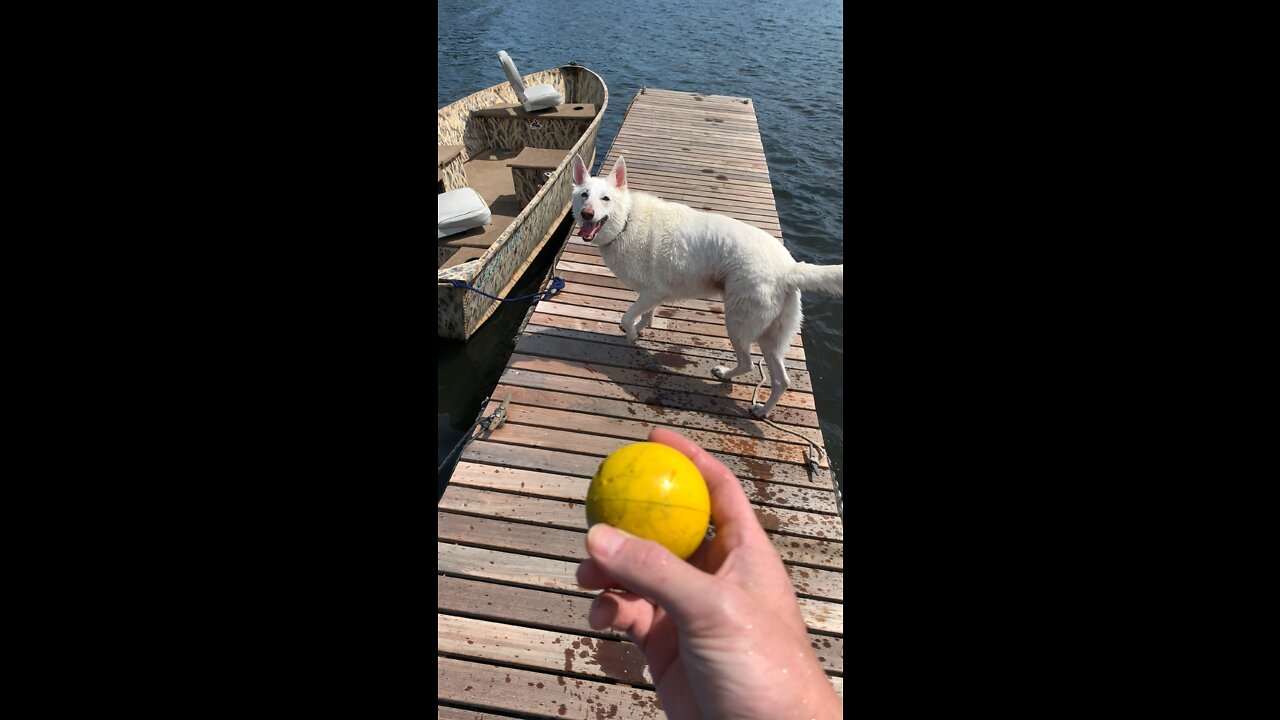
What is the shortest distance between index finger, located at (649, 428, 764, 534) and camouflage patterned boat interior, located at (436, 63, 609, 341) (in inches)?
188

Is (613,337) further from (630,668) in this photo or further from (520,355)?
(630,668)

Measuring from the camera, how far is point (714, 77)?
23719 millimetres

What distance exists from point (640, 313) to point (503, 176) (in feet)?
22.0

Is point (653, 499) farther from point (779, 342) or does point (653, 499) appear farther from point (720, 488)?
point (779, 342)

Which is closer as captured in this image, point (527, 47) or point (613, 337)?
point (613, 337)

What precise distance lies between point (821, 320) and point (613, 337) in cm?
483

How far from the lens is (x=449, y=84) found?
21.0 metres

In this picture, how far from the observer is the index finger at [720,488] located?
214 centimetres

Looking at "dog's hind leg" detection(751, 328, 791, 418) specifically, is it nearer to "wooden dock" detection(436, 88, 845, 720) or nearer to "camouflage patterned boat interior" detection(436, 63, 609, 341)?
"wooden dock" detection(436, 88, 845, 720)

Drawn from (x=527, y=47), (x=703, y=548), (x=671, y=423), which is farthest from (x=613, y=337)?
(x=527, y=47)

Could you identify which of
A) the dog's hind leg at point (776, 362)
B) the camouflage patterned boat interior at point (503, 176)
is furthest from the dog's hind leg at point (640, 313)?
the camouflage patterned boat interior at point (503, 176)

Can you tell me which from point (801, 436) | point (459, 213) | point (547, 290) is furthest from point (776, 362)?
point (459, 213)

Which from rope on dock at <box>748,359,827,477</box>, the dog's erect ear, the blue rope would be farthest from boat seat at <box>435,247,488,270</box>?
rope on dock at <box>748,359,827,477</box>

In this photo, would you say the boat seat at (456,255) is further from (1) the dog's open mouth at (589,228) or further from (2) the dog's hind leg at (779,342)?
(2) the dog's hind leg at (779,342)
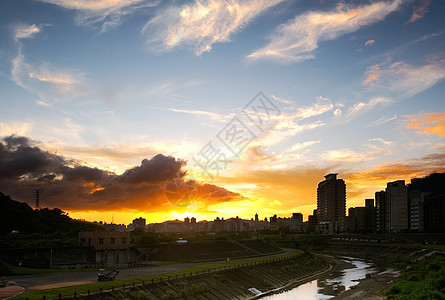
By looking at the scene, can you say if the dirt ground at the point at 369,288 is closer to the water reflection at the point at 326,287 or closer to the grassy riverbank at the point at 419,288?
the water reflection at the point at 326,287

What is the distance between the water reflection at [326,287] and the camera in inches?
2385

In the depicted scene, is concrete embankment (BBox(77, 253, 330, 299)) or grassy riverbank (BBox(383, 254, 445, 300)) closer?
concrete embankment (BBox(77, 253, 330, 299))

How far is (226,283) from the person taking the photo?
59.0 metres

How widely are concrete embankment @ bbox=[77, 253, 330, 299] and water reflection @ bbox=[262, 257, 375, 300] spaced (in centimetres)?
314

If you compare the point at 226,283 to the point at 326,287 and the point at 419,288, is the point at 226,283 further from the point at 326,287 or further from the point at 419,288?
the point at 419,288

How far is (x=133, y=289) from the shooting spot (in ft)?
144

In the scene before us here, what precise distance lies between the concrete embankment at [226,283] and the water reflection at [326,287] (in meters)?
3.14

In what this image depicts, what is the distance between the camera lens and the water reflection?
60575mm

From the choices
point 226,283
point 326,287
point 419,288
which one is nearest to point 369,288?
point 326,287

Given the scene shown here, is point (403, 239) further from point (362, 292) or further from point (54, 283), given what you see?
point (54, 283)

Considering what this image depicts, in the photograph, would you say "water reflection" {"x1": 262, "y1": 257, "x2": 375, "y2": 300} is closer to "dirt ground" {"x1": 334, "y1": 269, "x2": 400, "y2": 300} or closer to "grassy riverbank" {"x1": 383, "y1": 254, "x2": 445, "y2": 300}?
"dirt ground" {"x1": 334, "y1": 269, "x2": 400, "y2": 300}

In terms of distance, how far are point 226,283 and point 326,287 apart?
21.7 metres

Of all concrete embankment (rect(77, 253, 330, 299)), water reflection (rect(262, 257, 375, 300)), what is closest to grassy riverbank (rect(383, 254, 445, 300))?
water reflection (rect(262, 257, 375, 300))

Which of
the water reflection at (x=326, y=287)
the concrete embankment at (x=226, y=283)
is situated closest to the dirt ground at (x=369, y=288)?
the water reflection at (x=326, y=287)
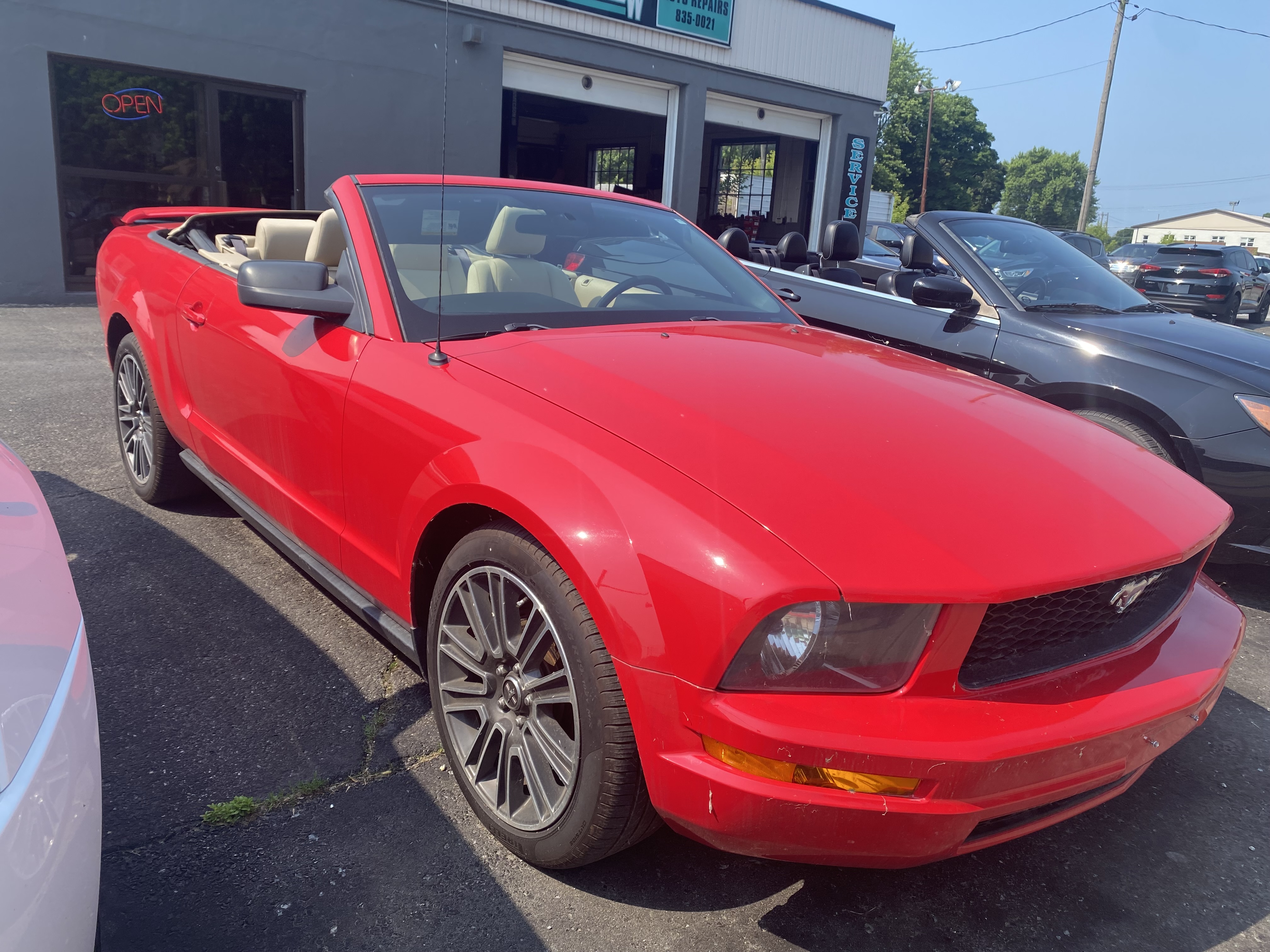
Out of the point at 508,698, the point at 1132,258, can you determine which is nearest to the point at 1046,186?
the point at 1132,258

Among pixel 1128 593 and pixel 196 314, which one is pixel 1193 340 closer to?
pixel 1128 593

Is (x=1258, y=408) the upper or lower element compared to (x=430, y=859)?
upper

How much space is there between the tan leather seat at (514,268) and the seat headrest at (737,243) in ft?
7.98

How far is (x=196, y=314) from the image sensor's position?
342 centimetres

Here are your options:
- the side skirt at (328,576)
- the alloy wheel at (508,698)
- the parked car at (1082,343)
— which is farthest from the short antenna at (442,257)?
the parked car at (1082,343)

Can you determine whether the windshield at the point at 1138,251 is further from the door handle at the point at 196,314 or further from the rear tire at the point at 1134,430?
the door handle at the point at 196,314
..........
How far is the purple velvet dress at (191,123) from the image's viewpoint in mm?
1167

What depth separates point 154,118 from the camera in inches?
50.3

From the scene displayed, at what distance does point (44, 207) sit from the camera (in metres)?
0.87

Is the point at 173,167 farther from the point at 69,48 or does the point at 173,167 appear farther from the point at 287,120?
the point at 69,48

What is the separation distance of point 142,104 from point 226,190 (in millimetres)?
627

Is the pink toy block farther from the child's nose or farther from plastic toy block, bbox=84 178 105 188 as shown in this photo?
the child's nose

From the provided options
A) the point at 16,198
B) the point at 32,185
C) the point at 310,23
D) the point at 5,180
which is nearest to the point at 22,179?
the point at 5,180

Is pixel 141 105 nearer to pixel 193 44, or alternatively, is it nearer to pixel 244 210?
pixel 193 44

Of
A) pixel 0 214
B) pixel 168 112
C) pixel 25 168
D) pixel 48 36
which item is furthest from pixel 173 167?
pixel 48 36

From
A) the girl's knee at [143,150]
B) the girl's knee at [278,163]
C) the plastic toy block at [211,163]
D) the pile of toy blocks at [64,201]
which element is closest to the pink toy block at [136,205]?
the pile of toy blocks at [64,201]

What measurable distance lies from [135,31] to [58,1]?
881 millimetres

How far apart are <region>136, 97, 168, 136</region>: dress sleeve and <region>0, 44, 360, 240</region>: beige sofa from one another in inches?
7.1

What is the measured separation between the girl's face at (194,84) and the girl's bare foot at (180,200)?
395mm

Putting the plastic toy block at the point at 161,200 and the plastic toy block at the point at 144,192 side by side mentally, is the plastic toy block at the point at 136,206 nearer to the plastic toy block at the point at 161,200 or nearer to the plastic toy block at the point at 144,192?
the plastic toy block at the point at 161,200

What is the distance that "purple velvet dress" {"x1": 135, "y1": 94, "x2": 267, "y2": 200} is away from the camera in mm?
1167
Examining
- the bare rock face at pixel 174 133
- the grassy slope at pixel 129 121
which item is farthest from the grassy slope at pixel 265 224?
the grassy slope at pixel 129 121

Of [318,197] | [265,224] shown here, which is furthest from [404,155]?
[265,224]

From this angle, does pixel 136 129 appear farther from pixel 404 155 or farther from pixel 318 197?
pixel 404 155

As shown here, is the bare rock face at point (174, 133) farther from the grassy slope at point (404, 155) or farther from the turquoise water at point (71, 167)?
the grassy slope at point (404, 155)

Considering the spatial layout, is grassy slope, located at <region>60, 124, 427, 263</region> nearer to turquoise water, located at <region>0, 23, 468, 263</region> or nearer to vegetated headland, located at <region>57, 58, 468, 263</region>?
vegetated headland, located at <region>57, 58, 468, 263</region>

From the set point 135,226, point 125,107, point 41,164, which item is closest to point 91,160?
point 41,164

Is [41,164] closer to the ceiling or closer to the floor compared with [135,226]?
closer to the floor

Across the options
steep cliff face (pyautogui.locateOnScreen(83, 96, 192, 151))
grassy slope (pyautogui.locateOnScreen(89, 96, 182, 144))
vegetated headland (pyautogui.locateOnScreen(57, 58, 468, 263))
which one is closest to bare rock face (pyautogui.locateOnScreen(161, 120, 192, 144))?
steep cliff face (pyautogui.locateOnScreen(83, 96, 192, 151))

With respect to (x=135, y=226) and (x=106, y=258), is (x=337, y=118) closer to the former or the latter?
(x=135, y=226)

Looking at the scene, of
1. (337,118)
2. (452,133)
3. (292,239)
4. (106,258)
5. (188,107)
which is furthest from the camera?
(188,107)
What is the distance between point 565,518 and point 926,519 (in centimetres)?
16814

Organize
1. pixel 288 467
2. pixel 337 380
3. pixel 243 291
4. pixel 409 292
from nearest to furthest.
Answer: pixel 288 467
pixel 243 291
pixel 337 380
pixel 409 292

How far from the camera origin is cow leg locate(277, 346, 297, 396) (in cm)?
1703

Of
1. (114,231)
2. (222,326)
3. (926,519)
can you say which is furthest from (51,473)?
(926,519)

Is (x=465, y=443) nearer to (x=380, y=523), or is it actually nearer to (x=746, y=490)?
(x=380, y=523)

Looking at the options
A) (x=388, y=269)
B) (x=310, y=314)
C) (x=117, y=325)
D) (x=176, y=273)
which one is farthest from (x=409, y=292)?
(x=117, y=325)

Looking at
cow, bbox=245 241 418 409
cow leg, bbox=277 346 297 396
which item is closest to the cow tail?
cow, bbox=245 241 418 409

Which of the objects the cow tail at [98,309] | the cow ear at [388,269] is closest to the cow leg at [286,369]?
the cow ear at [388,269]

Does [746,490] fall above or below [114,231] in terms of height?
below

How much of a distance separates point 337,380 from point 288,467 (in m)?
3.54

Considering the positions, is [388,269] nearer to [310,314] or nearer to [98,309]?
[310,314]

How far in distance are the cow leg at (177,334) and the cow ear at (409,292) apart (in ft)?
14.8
..........
From the data above, extract every line that contains the string "index". Matching is case-sensitive.

What is the shortest distance between index finger, located at (649, 428, 764, 534) and camouflage patterned boat interior, located at (436, 63, 609, 341) (in inches)?
In this picture, how far from the observer is the index finger at [720,488] located?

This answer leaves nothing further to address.